Da lachte das kaiserliche Ehepaar so übermütig, wie es schon lange nicht gelacht hatte.

Und der Kaiser zeigte die bewußte Schnupftabaksdose, und die Kaiserin sagte:

»Nun hab ich den Beweis!«

Dann aber legte der Kaiser seinen Stimmverstärker fort und sprach leise:

»Du, Caecilie, solchen Witz reiß ich aber nicht noch einmal. Mir ist bei all diesem Bartmannsspaß schon mehr als ein Mal recht plümerant geworden. Bedenke bloß, wenn man davon was erfährt! Dann würde man mir plötzlich alle ernsthaften Absichten, die ich doch sonst habe, garnicht mehr glauben. Und meine ernsten Geschichten sind mir doch wahrhaftig so wertvoll, daß ich beinahe aus der Fassung komme, wenn ich denke, daß man schließlich auch hinter meinen ernsten Geschichten blos lustige Späße wittern könnte.«

»Ach, Philander«, flüsterte da die Caecilie, »ich schweige ja, und der Sebastian und der Haberland – die schweigen doch auch.«

»Nun wollen wir wieder«, sagte leise der Philander, »ganz ernst sein.«

Da lachte die Kaiserin ihren Kaiser aus – und sagte – immerzu lachend:

»Du Philander, jetzt mußt Du immer tun, was ich will – sonst erzähl ich die Bartmannsgeschichte aller Welt.«

»Aber Caecilie!« rief der Kaiser entsetzt.

Da sah die Caecilie ihren Philander lange an und sprach traurig:

»Du traust mir so was zu?«

Da bat der Kaiser sehr demütig um Entschuldigung.

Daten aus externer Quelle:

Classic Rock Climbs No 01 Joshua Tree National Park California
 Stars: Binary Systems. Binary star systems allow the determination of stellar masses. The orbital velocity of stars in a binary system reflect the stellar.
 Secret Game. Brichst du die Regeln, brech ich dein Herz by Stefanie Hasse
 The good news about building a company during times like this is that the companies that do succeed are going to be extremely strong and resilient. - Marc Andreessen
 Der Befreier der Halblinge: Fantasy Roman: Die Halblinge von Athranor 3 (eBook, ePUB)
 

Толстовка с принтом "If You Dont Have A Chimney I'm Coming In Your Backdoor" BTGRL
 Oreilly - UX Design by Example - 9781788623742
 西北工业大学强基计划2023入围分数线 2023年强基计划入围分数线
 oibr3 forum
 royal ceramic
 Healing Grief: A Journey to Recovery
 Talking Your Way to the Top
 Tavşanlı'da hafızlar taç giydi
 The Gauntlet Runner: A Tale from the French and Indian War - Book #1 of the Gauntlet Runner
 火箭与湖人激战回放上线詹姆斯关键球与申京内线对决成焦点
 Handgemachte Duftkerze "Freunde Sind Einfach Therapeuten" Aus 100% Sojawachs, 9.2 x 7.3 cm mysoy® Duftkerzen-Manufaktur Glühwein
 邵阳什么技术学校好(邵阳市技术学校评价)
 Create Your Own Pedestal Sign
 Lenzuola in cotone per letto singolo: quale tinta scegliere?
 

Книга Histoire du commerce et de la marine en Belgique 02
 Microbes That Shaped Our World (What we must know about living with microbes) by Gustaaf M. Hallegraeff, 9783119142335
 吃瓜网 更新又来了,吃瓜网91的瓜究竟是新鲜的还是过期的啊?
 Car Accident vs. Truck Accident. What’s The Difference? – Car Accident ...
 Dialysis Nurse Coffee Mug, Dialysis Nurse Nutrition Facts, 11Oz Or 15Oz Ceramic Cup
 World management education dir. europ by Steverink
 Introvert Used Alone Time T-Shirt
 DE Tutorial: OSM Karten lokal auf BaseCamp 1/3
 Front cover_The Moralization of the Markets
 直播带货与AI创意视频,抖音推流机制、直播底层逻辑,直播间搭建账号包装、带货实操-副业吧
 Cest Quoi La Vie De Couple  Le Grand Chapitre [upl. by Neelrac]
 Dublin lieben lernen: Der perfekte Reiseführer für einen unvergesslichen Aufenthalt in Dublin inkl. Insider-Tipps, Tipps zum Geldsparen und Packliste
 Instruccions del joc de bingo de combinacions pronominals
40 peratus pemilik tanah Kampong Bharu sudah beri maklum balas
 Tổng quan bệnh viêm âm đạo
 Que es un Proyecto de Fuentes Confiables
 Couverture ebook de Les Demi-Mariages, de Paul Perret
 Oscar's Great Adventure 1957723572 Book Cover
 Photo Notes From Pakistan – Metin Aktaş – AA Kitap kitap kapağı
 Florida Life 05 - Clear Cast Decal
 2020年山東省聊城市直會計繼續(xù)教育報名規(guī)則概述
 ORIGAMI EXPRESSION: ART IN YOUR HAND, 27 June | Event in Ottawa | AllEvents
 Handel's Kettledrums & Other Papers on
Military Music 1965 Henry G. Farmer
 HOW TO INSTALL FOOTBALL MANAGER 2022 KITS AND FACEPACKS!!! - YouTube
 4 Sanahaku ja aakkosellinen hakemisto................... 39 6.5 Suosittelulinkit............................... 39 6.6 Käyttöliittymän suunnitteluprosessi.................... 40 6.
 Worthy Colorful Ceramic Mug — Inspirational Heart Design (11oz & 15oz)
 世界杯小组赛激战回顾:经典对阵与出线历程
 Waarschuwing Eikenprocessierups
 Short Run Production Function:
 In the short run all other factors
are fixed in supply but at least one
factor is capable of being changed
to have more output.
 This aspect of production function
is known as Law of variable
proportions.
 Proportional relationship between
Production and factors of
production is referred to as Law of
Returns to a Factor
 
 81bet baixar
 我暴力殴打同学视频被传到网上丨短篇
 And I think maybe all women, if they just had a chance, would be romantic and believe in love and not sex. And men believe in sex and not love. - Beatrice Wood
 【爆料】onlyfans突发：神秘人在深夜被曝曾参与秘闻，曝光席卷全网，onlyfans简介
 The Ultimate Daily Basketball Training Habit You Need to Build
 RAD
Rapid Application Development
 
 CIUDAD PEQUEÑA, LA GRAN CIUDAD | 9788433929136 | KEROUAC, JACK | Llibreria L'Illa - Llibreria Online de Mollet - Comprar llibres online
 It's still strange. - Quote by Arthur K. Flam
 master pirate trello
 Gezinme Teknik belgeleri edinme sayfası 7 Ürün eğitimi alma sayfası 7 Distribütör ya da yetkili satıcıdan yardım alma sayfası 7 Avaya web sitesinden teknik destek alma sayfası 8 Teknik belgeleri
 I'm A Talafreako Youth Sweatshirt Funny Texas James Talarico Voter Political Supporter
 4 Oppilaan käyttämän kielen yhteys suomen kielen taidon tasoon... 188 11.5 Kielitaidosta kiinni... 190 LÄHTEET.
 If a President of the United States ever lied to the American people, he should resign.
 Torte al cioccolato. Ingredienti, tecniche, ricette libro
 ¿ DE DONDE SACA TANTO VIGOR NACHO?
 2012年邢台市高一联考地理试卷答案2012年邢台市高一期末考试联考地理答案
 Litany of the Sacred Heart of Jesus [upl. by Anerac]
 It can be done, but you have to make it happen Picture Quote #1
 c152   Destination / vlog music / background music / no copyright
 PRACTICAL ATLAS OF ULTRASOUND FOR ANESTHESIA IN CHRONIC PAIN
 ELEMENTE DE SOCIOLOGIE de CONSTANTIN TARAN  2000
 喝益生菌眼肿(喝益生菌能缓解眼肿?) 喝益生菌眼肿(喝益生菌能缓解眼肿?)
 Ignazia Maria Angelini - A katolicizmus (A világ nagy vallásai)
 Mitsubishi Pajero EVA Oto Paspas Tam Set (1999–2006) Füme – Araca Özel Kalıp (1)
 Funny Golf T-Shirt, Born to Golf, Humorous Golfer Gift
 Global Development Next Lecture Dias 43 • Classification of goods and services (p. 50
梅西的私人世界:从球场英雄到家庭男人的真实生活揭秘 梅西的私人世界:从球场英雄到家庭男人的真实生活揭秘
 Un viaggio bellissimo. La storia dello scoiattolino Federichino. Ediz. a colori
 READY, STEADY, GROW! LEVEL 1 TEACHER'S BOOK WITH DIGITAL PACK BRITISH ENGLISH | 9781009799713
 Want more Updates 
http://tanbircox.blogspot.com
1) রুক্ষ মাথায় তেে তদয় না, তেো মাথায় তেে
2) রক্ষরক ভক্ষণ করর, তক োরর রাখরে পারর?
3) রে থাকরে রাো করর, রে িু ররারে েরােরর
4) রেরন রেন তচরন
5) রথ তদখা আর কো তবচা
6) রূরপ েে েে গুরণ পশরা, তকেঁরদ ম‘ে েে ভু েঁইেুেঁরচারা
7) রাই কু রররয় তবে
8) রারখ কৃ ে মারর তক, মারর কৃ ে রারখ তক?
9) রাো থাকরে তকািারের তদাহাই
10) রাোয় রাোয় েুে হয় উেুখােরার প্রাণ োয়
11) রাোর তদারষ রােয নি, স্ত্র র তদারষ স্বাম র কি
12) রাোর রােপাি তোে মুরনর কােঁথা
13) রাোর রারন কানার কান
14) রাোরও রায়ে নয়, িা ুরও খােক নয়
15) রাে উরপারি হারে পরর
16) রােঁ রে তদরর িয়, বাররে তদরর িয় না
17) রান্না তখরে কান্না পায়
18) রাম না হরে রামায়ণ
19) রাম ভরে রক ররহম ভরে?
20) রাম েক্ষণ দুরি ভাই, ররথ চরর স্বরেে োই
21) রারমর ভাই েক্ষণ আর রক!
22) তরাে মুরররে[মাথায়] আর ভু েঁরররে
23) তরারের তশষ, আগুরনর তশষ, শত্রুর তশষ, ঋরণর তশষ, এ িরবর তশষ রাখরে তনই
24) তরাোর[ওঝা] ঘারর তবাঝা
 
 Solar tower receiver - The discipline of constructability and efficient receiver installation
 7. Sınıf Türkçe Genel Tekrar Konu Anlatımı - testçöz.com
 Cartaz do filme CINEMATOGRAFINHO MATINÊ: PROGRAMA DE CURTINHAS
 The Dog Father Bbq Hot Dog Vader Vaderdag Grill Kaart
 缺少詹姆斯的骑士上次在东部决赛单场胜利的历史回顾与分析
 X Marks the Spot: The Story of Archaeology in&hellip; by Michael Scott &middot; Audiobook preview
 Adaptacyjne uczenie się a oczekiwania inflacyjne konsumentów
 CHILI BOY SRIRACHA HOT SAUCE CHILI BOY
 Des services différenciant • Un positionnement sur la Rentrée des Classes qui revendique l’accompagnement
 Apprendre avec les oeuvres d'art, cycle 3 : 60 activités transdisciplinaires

Aber dann mußte die Caecilie abermals lachen – und der Philander ebenfalls.

Und er flüsterte dann:

»Wie ist es blos möglich, daß ich so furchtbar ernst sein kann, während ich ein solches Vergnügen am Spaße finde! Kannst Du das begreifen?«

Die Kaiserin schüttelte den Kopf, und dann ging sie mit ihrem Gatten auf den nächsten Balkon, allwo sie zusammen eine Flasche Wein tranken und Zigaretten dazu rauchten.

Der schwarze See lag in der Tiefe – ganz still.